=== What is required ===
When copying the records below, keep every word as it is and drop the images.

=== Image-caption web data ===
= = = = = = =
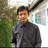 editor-avatar-0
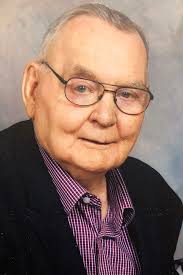 Image result for Maxt, Lancashire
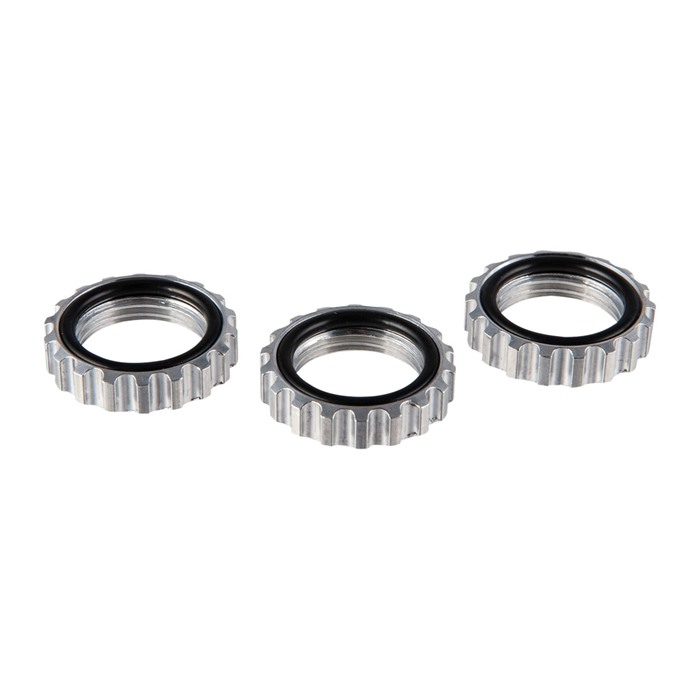 lee-precision-finger-tighten-lock-rings-fits-all-78-14-die-set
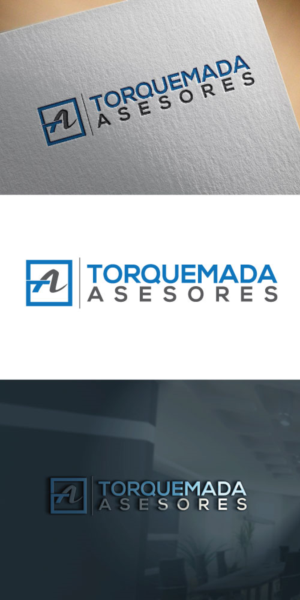 Design de Logo par tea tea pour COSOFT, S.L. | Design : #19400588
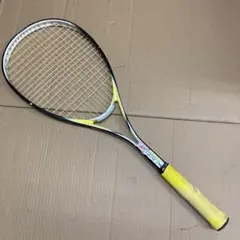 2025年最新】xyst t7の人気アイテム - メルカリ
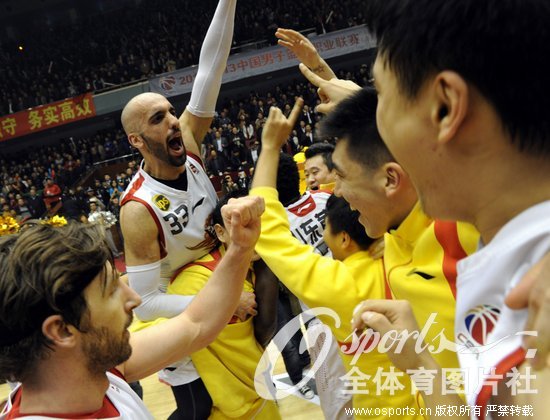 ɽ��������ףʤ��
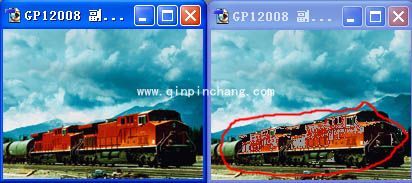 PS_新手应该需要知道的一些关于PS的专业术语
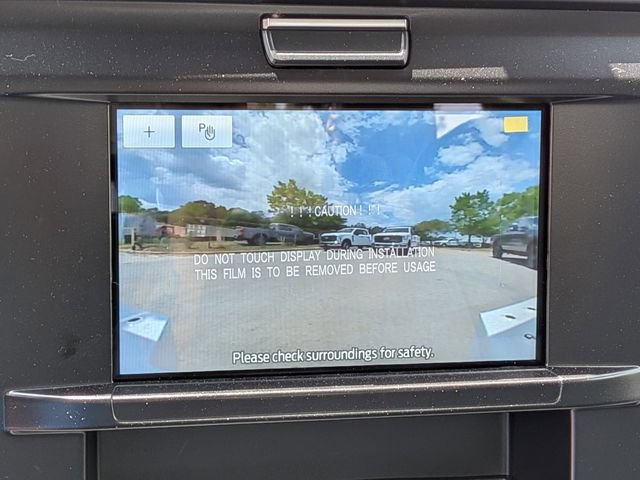 New 2026 Ford F250 XL w/ XL Chrome Package AWD/4WD image 23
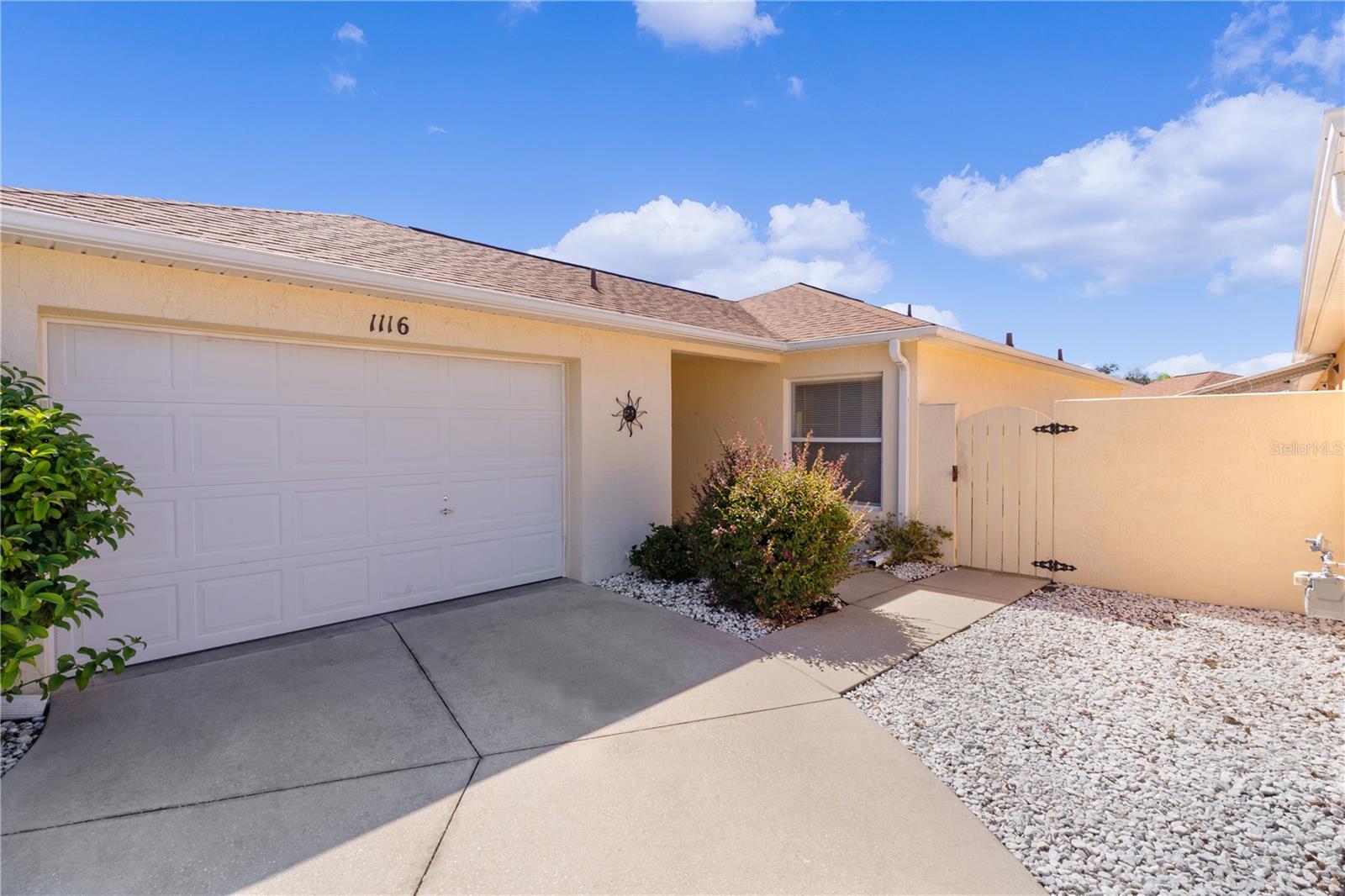 1116 SAN BERNARDO ROAD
= = = = = = =
=== Exercise answer ===
 editor-avatar-0
 Image result for Maxt, Lancashire
 lee-precision-finger-tighten-lock-rings-fits-all-78-14-die-set
 Design de Logo par tea tea pour COSOFT, S.L. | Design : #19400588
 2025年最新】xyst t7の人気アイテム - メルカリ
 ɽ��������ףʤ��
 PS_新手应该需要知道的一些关于PS的专业术语
 New 2026 Ford F250 XL w/ XL Chrome Package AWD/4WD image 23
 1116 SAN BERNARDO ROAD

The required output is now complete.